Grenzüberschreitungen bilden denn auch Leitmotive dieser Sammlung, sei es zwischen Medien und Realität, westlicher Technik und japanischem Geist oder auch in Topoi vermenschlichter Natur. In "Der Fluss", einer popmodernen Jahreszeitenprosa der wunderbaren Hiromi Kawakami, geht das Sommerende mit dem Ende der Liebessaison eines jungen Paares einher. Bei einem Picknick am Flussufer konsumiert es One-Cup-Sake aus dem Supermarkt, und der anschwellende Gesang von Schnepfen ist Metapher für Einsamkeitsahnungen. In "Grüner Frühling" beschwört Shinji Ishii eine feuchtfröhliche Hanami-Blütenschauparty samt Karaoke aus der Perspektive eines Kirschbaums, der von einer Lilie angekeift wird: "Du verkaufst doch deinen Körper an Betrunkene!"

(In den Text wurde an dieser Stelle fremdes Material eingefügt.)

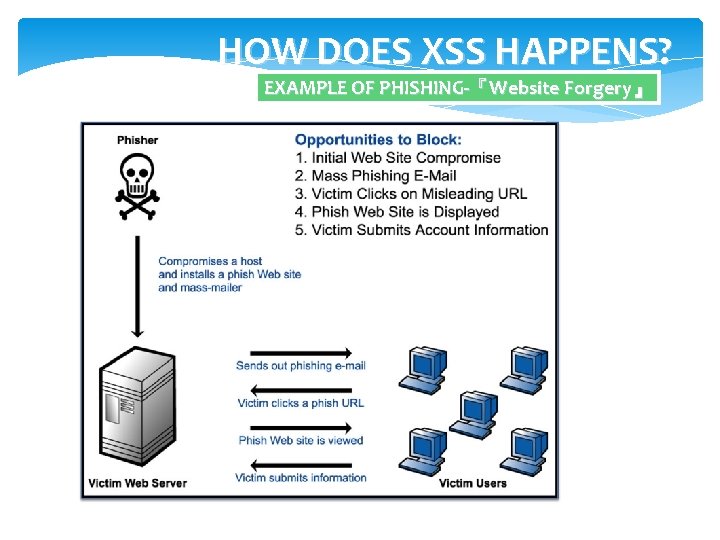 HOW DOES XSS HAPPENS?

EXAMPLE OF PHISHING-『Website Forgery』

Phisher

Opportunities to Block:
1. Initial Web Site Compromise
2. Mass Phishing E-Mail
3. Victim Clicks on Misleading URL
4. Phish Web Site is Displayed
5. Victim Submits Account Information

Compromises a host and installs a phish Web site and mass-mailer

Sends out phishing e-mail

Victim clicks a phish URL

Phish Web site is viewed

Victim submits information

Victim Web Server

Victim Users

Ramo Nakajimas Erzählung "Das Lamm Dolly" beschreibt einen Hang zum Automatenmenschen und Klonen als Nippons Narzissmus, den sie auf das Fehlen eines Schöpfergotts in den dortigen Religionen zurückführt: Ein Autor beschafft sich beim "Fukushima Clone Service" einen schriftstellernden Klon, um seine Eitelkeit zu befriedigen, aber auch um vom produktiveren Alter Ego lästige Schreibarbeiten erledigen zu lassen. Die Mediensatire "Das Lied einsamer Schritte, die auf einem dunklen Flur erklingen" von Masaya Nakahara hingegen evoziert in schnellen und inkohärenten Schnitten die "scripted reality" der Zukunft: Menschen gehen mit Kampfprothesen wie einem "intelligenten Gorillaanzug" und einem Powerarm außer Haus. Massaker an Schulen oder Arbeitslosigkeit sind dadurch nicht zu verhindern.

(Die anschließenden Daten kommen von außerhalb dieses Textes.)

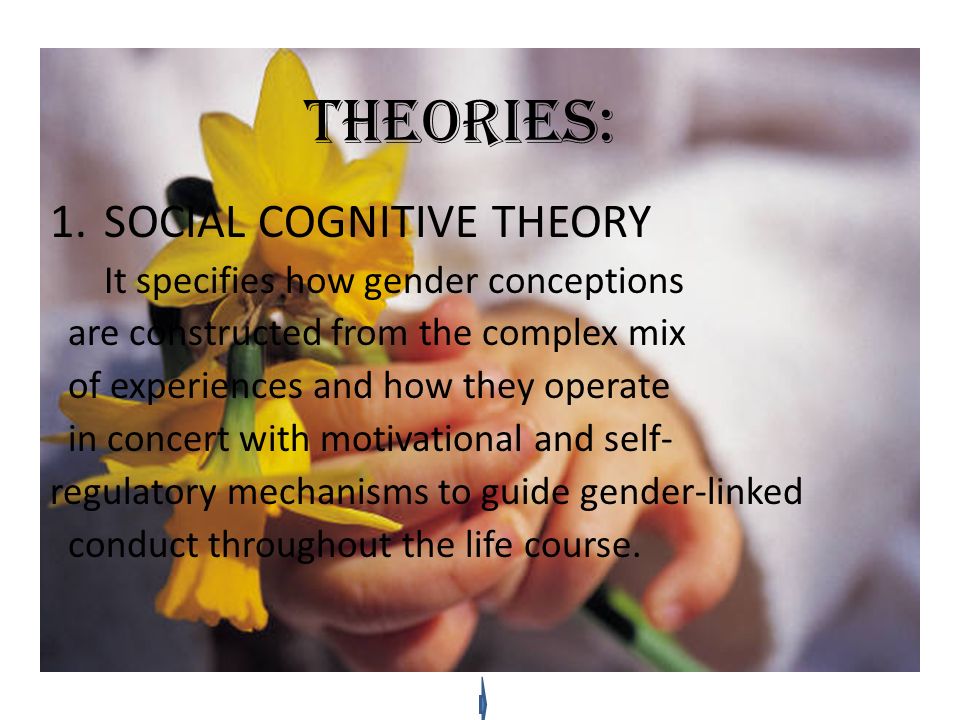 THEORIES:

1. SOCIAL COGNITIVE THEORY

It specifies how gender conceptions are constructed from the complex mix of experiences and how they operate in concert with motivational and self-regulatory mechanisms to guide gender-linked conduct throughout the life course.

Toh EnJoes kafkaeske Story "Perfekte Tage, um Bananen zu schälen" verfolgt einen in stetem Vorwärtsgang durchs Weltall treibenden Helden, der alle hundert Jahre "rekonstruiert" wird. Als Teil einer Forschungssonde hat er die Aufgabe, Flaggen aufzustellen und Außerirdische zu identifizieren, doch eine Erlösung aus dem Kreislauf der Wiedergeburten ist nicht in Sicht. Die Auszeit lässt ihn über die Nichtigkeit aller Geschichtsschreibung und das innere Universum, das wir in uns tragen, sinnieren.

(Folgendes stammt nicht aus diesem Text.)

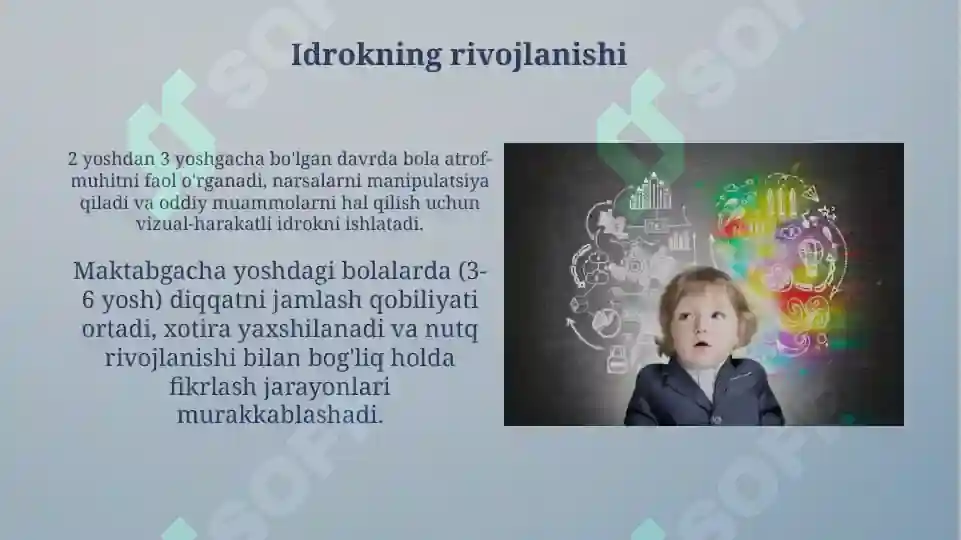 Idrokning rivojlanishi

2 yoshdan 3 yoshgacha bo'lgan davrda bola atrof-muhitni faol o'rganadi, narsalarni manipulatsiya qiladi va oddiy muammolarni hal qilish uchun vizual-harakatli idrokni ishlatadi.

Maktabgacha yoshdagi bolalarda (3-6 yosh) diqqatni jamlash qobiliyati ortadi, xotira yaxshilanadi va nutq rivojlanishi bilan bog'liq holda fikrlash jarayonlari murakkablashadi.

Dass die Herausgeberin Elena Giannoulis das Forschungsprojekt "Emotionale Maschinen - Die technologische Transformation von Intimität in Japan" leitet, schlägt sich in der Auswahl nieder. Inmitten von Entmenschlichung, kultureller Amnesie und gesellschaftlichen Ausflüchten tauchen in dem originell und repräsentativ kompilierten Erzählband immer wieder Rückbezüge auf Nischen und Tiefenschichten des Eigenen auf. Angesiedelt in zeitlosen Milieus oder spirituellen Terrains, scheinen gerade solche "kulturell geruchlosen" Erzählungen ein beredter Schlüssel zur japanischen Seele.

STEFFEN GNAM.

Elena Giannoulis (Hrsg.): "Von Katzentötern, schwebenden Rauchern und der Suche nach Nilpferden". Kurzgeschichten aus Japan.

be.bra wissenschaft verlag, Berlin 2018. 176 S., br., 18,- [Euro].